Representantes de importantes entidades setoriais dizem que escolha alia perfil técnico e político necessários ao cargo

Redação

 O anúncio da escolha do secretário de Política Agrícola do Ministério da Agricultura, Pecuária e Abastecimento (Mapa), Neri Geller (PMDB), como novo ministro da Agricultura agradou as principais lideranças do agronegócio. Para o ex-ministro da Agricultura, Roberto Rodrigues, atual coordenador do Centro de Agronegócio da Fundação Getulio Vargas (GVagro), a escolha garante a continuidade das políticas do Mapa, uma vez que Geller foi um articuladores do plano agrícola.

– Neri Geller é produtor rural de um Estado importantíssimo, conhece os temas centrais do agronegócio, como logística, escoamento de safra, clima, seguro. A recomendação dele é muito bem vinda, mostra que o governo escolheu um técnico.Tem solução de continuidade, não precisa ensinar nada a ele – disse Rodrigues.

O conselheiro da Sociedade Rural Brasileira, Cesário Ramalho, disse que a escolha de Geller não foi nenhuma surpresa, tanto pela importância do secretário na atual gestão quanto pelo apoio da Frente Parlamentar Agropecuária ao seu nome para assumir a pasta.

– Nós encontramos o meio termo, ao mesmo tempo que ele é político, é um grande técnico e, mais do que tudo, é um agricultor.

Nei Mânica, presidente da Cotrijal, conta que com Neri Geller no início da semana na abertura da Expodireto, em Não-Me-Toque, quando o secretário de Política Agrícola ainda estava sendo cotado para o Mapa, e torcia pela sua escolha.

– Quem vai ganhar com isso é o Brasil – disse Mânica.

De acordo com Carlos Fávaro, presidente da Aprosoja de Mato Grosso, Estado onde Geller é produtor, o novo ministro já deu diversas demonstrações de habilidade para resolver os problemas da agricultura do Brasil. Sua expectativa é pela manutenção e ampliação das políticas em andamento.

– A gente precisa de agilidade na liberação de novas moléculas, continuidade de programas de apoio à comercialização, melhorar o seguro agrícola e manter os programas do Plano Safra, como apoio à armazenagem – aponta Fávero.

Para o presidente da Federação de Agricultura e Pecuária de Goiás (Faeg), José Mário Schreiner, lembra que serão apenas 10 meses de gestão, mais um motivo para acolher como positiva a escolha por alguém em condições de dar continuidade às políticas em andamento.

Mesmo sendo o novo ministro produtor de grãos, a escolha não preocupa o setor da pecuária.
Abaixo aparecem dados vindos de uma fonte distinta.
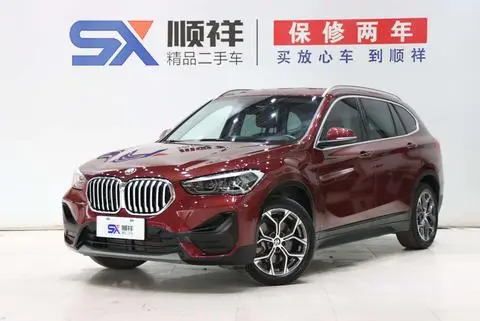 BMW X1 2021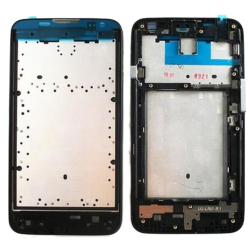 Přední kryt LG L70, D320 Black / černý, Originál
Para Luis Claudio Paranhos, presidente da Associação Brasileira de Criadores de Zebu (ABCZ), mais importante que diz que isto é a estrutura do Ministério.
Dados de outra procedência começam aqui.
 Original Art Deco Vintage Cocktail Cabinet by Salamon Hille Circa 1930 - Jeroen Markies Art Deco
– Não há como aceitar que o país, com o agronegócio forte como é, com o potencial de crescimento que tem, não tenha um ministério muito mais importante e fortelecido.

Losivanio Luiz de Lorenzi, presidente da Associação Catarinense de Criadores de Suínos (ACCS), concorda com Paranhos nesse sentido.
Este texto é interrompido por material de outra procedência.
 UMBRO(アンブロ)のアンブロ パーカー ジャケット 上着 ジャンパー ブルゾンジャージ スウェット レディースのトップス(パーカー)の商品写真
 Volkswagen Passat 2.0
– Ele vai fazer um bom trabalho, desde que lhe dêem condições para isso. O problema é quando a gente vê um ministro que depende de outros Ministérios e não tem as condições necessárias para trabalhar – disse Lorenzi.

O secretário de Política Agrícola do Mapa, Neri Geller, é gaúcho e se consolidou como produtor rural em Lucas do Rio Verde, em Mato Grosso, onde vive 1984. Ele toma posse na próxima segunda, dia 17, como Ministro da Agricultura no lugar de Antônio Andrade. A mudança faz parte da reforma ministerial promovida pela presidente Dilma Rousseff em seis pastas, em função do ano eleitoral.

Além do Ministério da Agricultura, o Ministério do Desenvolvimento Agrário também trocará de comando. Miguel Rossetto entra no lugar de Pepe Vargas, ambos do PT. Eduardo Lopes, senador pelo PRB-RJ, assume o Ministério da Pesca, em substituição ao também fluminense Marcelo Crivella.